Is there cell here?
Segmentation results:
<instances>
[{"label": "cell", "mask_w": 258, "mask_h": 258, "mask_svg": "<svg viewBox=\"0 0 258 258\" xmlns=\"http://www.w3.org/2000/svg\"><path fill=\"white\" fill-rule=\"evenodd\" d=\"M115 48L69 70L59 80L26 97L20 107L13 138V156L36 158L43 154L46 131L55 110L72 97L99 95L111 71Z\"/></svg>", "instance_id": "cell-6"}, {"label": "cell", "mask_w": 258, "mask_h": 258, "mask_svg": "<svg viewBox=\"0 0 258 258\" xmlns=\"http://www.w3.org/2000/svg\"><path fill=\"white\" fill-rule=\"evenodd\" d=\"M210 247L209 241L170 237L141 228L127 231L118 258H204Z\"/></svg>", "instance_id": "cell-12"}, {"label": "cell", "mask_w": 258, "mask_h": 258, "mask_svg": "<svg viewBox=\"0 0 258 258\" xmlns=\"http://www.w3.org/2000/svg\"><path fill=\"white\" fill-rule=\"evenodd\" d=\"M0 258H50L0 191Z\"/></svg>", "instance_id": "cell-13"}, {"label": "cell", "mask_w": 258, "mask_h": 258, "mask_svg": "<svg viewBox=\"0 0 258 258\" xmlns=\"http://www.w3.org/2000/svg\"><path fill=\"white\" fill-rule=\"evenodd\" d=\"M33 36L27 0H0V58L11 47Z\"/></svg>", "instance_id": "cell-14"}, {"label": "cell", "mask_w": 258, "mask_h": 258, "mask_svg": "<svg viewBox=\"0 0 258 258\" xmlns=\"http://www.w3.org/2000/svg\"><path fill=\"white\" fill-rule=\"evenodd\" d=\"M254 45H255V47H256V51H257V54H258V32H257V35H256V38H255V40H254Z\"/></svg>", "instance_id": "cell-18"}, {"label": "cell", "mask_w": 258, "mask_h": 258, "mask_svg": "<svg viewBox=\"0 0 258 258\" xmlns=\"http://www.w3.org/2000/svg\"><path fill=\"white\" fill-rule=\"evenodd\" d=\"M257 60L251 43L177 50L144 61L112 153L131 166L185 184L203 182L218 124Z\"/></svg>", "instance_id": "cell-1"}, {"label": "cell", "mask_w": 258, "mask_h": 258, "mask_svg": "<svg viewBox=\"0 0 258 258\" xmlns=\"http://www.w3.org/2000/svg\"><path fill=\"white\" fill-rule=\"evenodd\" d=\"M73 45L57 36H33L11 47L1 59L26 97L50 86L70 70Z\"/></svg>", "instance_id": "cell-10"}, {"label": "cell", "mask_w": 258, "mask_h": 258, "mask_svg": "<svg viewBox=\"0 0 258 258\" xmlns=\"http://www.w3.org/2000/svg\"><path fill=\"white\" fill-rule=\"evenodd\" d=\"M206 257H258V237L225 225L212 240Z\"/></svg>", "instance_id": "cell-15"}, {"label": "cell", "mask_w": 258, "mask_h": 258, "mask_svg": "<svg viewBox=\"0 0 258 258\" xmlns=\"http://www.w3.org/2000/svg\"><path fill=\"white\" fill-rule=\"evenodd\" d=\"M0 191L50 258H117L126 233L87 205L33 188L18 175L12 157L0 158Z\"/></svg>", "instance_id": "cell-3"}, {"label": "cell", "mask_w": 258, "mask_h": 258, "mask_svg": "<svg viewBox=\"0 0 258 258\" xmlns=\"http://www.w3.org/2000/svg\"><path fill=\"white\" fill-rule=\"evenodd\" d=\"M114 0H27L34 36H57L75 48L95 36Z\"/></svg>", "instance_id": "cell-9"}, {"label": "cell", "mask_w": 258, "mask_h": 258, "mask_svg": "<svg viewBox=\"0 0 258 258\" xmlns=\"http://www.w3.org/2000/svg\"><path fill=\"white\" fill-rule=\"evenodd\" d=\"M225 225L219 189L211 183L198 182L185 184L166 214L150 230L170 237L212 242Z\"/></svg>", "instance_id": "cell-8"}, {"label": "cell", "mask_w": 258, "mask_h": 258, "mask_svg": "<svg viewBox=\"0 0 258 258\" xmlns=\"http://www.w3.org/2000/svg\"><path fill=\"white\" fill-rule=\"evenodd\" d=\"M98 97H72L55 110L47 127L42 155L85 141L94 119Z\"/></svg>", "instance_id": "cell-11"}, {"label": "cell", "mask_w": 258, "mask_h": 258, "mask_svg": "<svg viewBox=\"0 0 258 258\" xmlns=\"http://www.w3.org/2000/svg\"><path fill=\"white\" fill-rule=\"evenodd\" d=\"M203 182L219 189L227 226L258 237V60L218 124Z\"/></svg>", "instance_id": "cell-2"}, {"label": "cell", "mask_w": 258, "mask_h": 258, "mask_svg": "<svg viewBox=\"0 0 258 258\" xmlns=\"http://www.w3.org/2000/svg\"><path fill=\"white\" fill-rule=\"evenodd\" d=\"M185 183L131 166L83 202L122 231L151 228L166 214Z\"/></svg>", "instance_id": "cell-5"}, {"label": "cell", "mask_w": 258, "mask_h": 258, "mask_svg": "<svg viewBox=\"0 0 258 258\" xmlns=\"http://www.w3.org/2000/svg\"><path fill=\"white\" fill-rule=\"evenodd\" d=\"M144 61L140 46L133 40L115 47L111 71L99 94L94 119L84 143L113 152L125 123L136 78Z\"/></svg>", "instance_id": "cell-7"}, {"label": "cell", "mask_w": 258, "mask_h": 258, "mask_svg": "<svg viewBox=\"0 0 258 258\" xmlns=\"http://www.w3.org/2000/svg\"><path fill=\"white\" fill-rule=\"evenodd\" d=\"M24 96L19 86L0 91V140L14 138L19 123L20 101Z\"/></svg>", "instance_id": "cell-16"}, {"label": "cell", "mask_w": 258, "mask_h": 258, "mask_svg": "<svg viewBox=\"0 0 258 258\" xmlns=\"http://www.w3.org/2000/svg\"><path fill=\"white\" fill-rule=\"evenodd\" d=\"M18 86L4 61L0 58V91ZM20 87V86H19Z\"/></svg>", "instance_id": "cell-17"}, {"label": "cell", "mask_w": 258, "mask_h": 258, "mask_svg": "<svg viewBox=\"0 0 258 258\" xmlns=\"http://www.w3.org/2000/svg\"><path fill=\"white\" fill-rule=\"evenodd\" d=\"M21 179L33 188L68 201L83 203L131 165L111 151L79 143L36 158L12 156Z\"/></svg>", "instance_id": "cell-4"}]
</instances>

────────

## What you have to do:
Reproduce every one of the entries above verbatim, with no changes.

## Written response:
Is there cell here?
Segmentation results:
<instances>
[{"label": "cell", "mask_w": 258, "mask_h": 258, "mask_svg": "<svg viewBox=\"0 0 258 258\" xmlns=\"http://www.w3.org/2000/svg\"><path fill=\"white\" fill-rule=\"evenodd\" d=\"M115 48L69 70L59 80L26 97L20 107L13 138V156L36 158L43 154L46 131L55 110L72 97L99 95L111 71Z\"/></svg>", "instance_id": "cell-6"}, {"label": "cell", "mask_w": 258, "mask_h": 258, "mask_svg": "<svg viewBox=\"0 0 258 258\" xmlns=\"http://www.w3.org/2000/svg\"><path fill=\"white\" fill-rule=\"evenodd\" d=\"M210 247L209 241L170 237L141 228L127 231L118 258H204Z\"/></svg>", "instance_id": "cell-12"}, {"label": "cell", "mask_w": 258, "mask_h": 258, "mask_svg": "<svg viewBox=\"0 0 258 258\" xmlns=\"http://www.w3.org/2000/svg\"><path fill=\"white\" fill-rule=\"evenodd\" d=\"M0 258H50L0 191Z\"/></svg>", "instance_id": "cell-13"}, {"label": "cell", "mask_w": 258, "mask_h": 258, "mask_svg": "<svg viewBox=\"0 0 258 258\" xmlns=\"http://www.w3.org/2000/svg\"><path fill=\"white\" fill-rule=\"evenodd\" d=\"M33 36L27 0H0V58L11 47Z\"/></svg>", "instance_id": "cell-14"}, {"label": "cell", "mask_w": 258, "mask_h": 258, "mask_svg": "<svg viewBox=\"0 0 258 258\" xmlns=\"http://www.w3.org/2000/svg\"><path fill=\"white\" fill-rule=\"evenodd\" d=\"M254 45H255V47H256V51H257V54H258V32H257V35H256V38H255V40H254Z\"/></svg>", "instance_id": "cell-18"}, {"label": "cell", "mask_w": 258, "mask_h": 258, "mask_svg": "<svg viewBox=\"0 0 258 258\" xmlns=\"http://www.w3.org/2000/svg\"><path fill=\"white\" fill-rule=\"evenodd\" d=\"M257 60L251 43L177 50L144 61L112 153L131 166L185 184L203 182L218 124Z\"/></svg>", "instance_id": "cell-1"}, {"label": "cell", "mask_w": 258, "mask_h": 258, "mask_svg": "<svg viewBox=\"0 0 258 258\" xmlns=\"http://www.w3.org/2000/svg\"><path fill=\"white\" fill-rule=\"evenodd\" d=\"M73 45L57 36H33L11 47L1 59L26 97L50 86L70 70Z\"/></svg>", "instance_id": "cell-10"}, {"label": "cell", "mask_w": 258, "mask_h": 258, "mask_svg": "<svg viewBox=\"0 0 258 258\" xmlns=\"http://www.w3.org/2000/svg\"><path fill=\"white\" fill-rule=\"evenodd\" d=\"M206 257H258V237L225 225L212 240Z\"/></svg>", "instance_id": "cell-15"}, {"label": "cell", "mask_w": 258, "mask_h": 258, "mask_svg": "<svg viewBox=\"0 0 258 258\" xmlns=\"http://www.w3.org/2000/svg\"><path fill=\"white\" fill-rule=\"evenodd\" d=\"M0 191L50 258H117L126 233L87 205L33 188L18 175L12 157L0 158Z\"/></svg>", "instance_id": "cell-3"}, {"label": "cell", "mask_w": 258, "mask_h": 258, "mask_svg": "<svg viewBox=\"0 0 258 258\" xmlns=\"http://www.w3.org/2000/svg\"><path fill=\"white\" fill-rule=\"evenodd\" d=\"M114 0H27L34 36H57L75 48L95 36Z\"/></svg>", "instance_id": "cell-9"}, {"label": "cell", "mask_w": 258, "mask_h": 258, "mask_svg": "<svg viewBox=\"0 0 258 258\" xmlns=\"http://www.w3.org/2000/svg\"><path fill=\"white\" fill-rule=\"evenodd\" d=\"M225 225L219 189L211 183L198 182L185 184L166 214L150 230L170 237L212 242Z\"/></svg>", "instance_id": "cell-8"}, {"label": "cell", "mask_w": 258, "mask_h": 258, "mask_svg": "<svg viewBox=\"0 0 258 258\" xmlns=\"http://www.w3.org/2000/svg\"><path fill=\"white\" fill-rule=\"evenodd\" d=\"M98 97H72L55 110L47 127L42 155L85 141L94 119Z\"/></svg>", "instance_id": "cell-11"}, {"label": "cell", "mask_w": 258, "mask_h": 258, "mask_svg": "<svg viewBox=\"0 0 258 258\" xmlns=\"http://www.w3.org/2000/svg\"><path fill=\"white\" fill-rule=\"evenodd\" d=\"M203 182L219 189L227 226L258 237V60L218 124Z\"/></svg>", "instance_id": "cell-2"}, {"label": "cell", "mask_w": 258, "mask_h": 258, "mask_svg": "<svg viewBox=\"0 0 258 258\" xmlns=\"http://www.w3.org/2000/svg\"><path fill=\"white\" fill-rule=\"evenodd\" d=\"M185 183L131 166L83 202L122 231L151 228L166 214Z\"/></svg>", "instance_id": "cell-5"}, {"label": "cell", "mask_w": 258, "mask_h": 258, "mask_svg": "<svg viewBox=\"0 0 258 258\" xmlns=\"http://www.w3.org/2000/svg\"><path fill=\"white\" fill-rule=\"evenodd\" d=\"M144 61L140 46L133 40L115 47L111 71L99 94L94 119L84 143L113 152L125 123L136 78Z\"/></svg>", "instance_id": "cell-7"}, {"label": "cell", "mask_w": 258, "mask_h": 258, "mask_svg": "<svg viewBox=\"0 0 258 258\" xmlns=\"http://www.w3.org/2000/svg\"><path fill=\"white\" fill-rule=\"evenodd\" d=\"M24 96L19 86L0 91V140L14 138L19 123L20 101Z\"/></svg>", "instance_id": "cell-16"}, {"label": "cell", "mask_w": 258, "mask_h": 258, "mask_svg": "<svg viewBox=\"0 0 258 258\" xmlns=\"http://www.w3.org/2000/svg\"><path fill=\"white\" fill-rule=\"evenodd\" d=\"M18 86L4 61L0 58V91ZM20 87V86H19Z\"/></svg>", "instance_id": "cell-17"}, {"label": "cell", "mask_w": 258, "mask_h": 258, "mask_svg": "<svg viewBox=\"0 0 258 258\" xmlns=\"http://www.w3.org/2000/svg\"><path fill=\"white\" fill-rule=\"evenodd\" d=\"M21 179L33 188L68 201L83 203L131 165L111 151L79 143L36 158L12 156Z\"/></svg>", "instance_id": "cell-4"}]
</instances>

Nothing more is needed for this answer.